If you are a cancer patient undergoing chemotherapy, it is important to inform your dentist about your condition. According to the National Institutes for Health, 40 percent of cancer patients undergoing chemotherapy experience oral complications including salivary gland dysfunction, which leads to dry mouth rampant dental decay, and painful mouth sores. The more your dentist knows about your medical history and overall health, the better he or she is able to develop a personalized dental treatment plan to help improve your quality of life.
Are routine visits necessary?
Yes. Make sure to get regular dental checkups at least every six months to maintain healthy teeth and gums. But it is important to know that achieving optimum oral health requires more than regular checkups: it requires you to be an informed patient and an active participant in your own health. Ask your dentist questions about results for your check up and any recommended treatment. If you have researched an oral health problem, the information that you gather can help you identify health concerns and ask the right questions.
Do I need to discuss payment arrangements before my visit?

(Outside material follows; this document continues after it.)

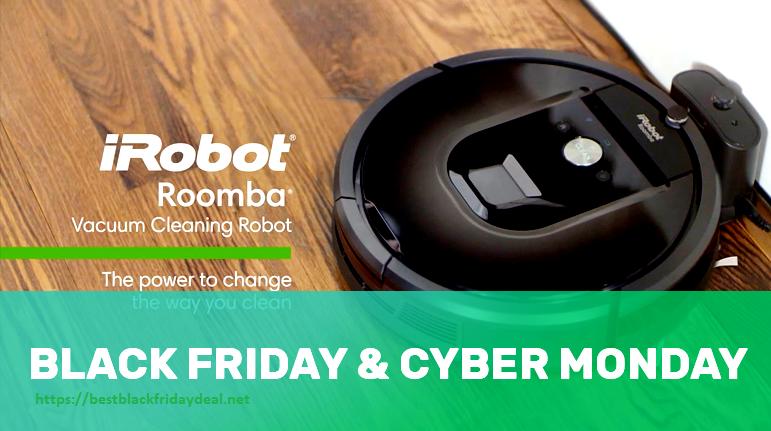 Black Friday Tv Sales 2020 Best Tv Deals On Black Friday Check Now Irobot Roomba Robot Vacuum Cleaner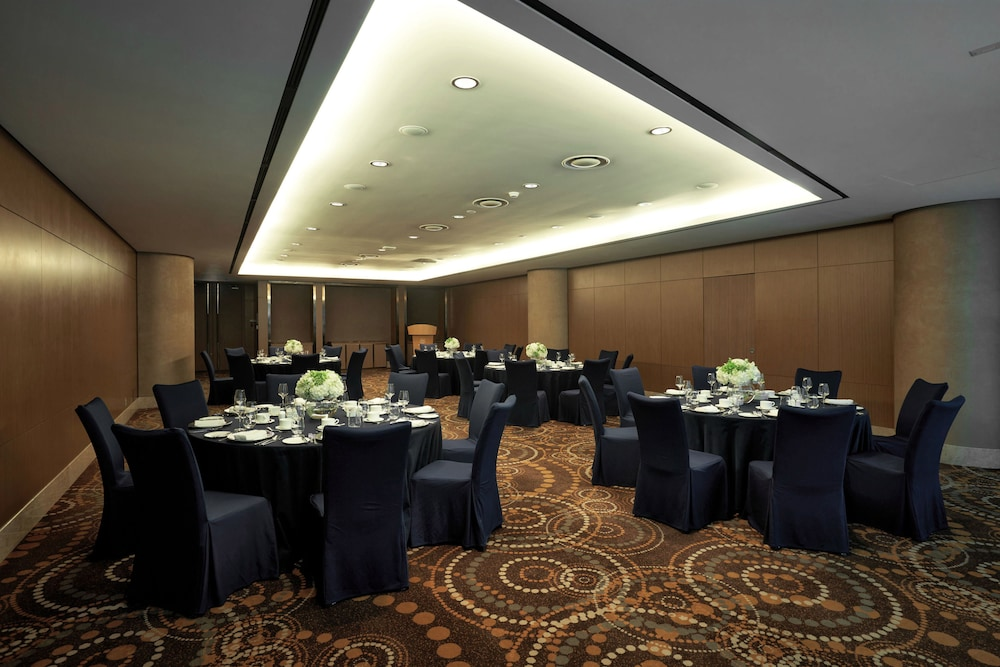 シェラトン ソウル D キューブ シティ ホテル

Payment requirements vary with each dental office, so it’s a good idea to discuss this with the receptionist before your next visit. Making payment arrangements ahead of time also can help reduce pre-visit related stress. If possible, find out what services your dental insurance covers. Ask whether your dentist accepts this kind of insurance and about what payment options are offered.

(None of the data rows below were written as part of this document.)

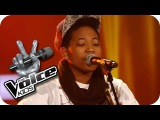 Mary Lambert - She Keeps Me Warm (Jamica)  The Voice Kids 2014  Blind Audition  SAT.1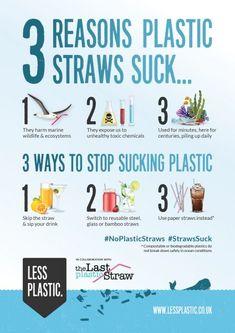 3 reasons plastic straws suck - Posters & Postcards
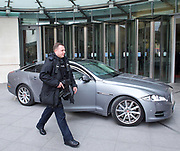 Armed Police with the Prime Ministers Close Protection squad at the BBC this morning, escorting Theresa May to the Andrew Marr show. <br />  BBC Broadcasting House, London, Great Britain <br /> 30th April 2017 <br /> Armed Police <br /> <br /> Photograph by Elliott Franks <br /> Image licensed to Elliott Franks Photography Services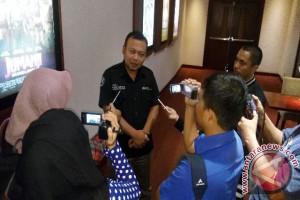 Nonton bareng warnai 'press gathering' BPJS Ketenagakerjaan Palu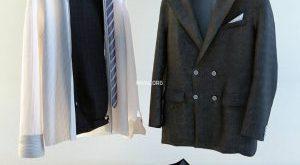 تحميل موديلات  8 ملابس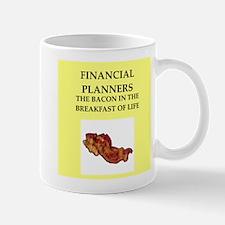 financial planner Mug
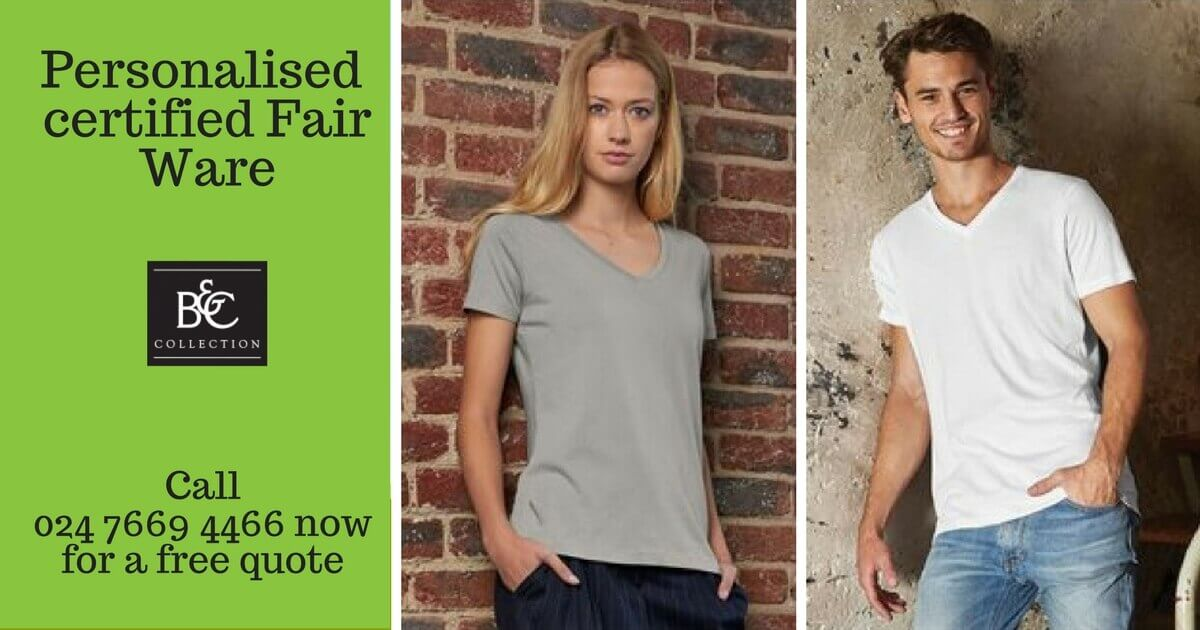 B and C clothing collection is certified Fair Wear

What if I need to cancel my appointment?
If you cannot keep a scheduled dental appointment, don’t’ wait until the last minute to cancel or now show up at all. Since staff has set up a specific time slot for your oral health care, you should provide as much notice as possible of cancellation. Penalties for missed appointments vary from office to office and some may charge you for failure to cancel . While some emergencies may make it difficult to provide advance notice, 24 hours is recommended.
If you’re unsure about what to ask your dentist, try these questions:
- What type of toothbrush and floss is best for me?
- Am I brushing and flossing effectively?
- Are my teeth and gums healthy?
Mouthwash is a great supplement to help improve dental health. It can clean hard to reach areas that brushing and flossing sometimes cannot, making it a strong recommendation for those with braces or dental appliances. Mouth rinse temporarily suppresses bad breath, prevents tooth decay, reduces plaque, and helps kill the germs that cause gingivitis. Typically, the rinse is swished or gargled for thirty to sixty seconds and then spit out. Some people experience a slight burning or tingling sensation and/or drying of oral tissues. These are common side effects, however if these symptoms worsen or others appear it is important to discontinue use and inform your dentist to discuss other options. In addition, if you suffer from certain medical conditions such as heartburn, acid reflux, or indigestion, you will want to find a rinse with a neutral pH level since many rank high on the acidic scale.
In general, mouth rinse is very safe and is an aide in the prevention of oral disease when combined with regular brushing and flossing habits. To avoid diluting the effects, do not rinse, eat, or smoke for at least 30 minutes after using a rinse. These factors combined will help ensure great benefits and promote total oral health.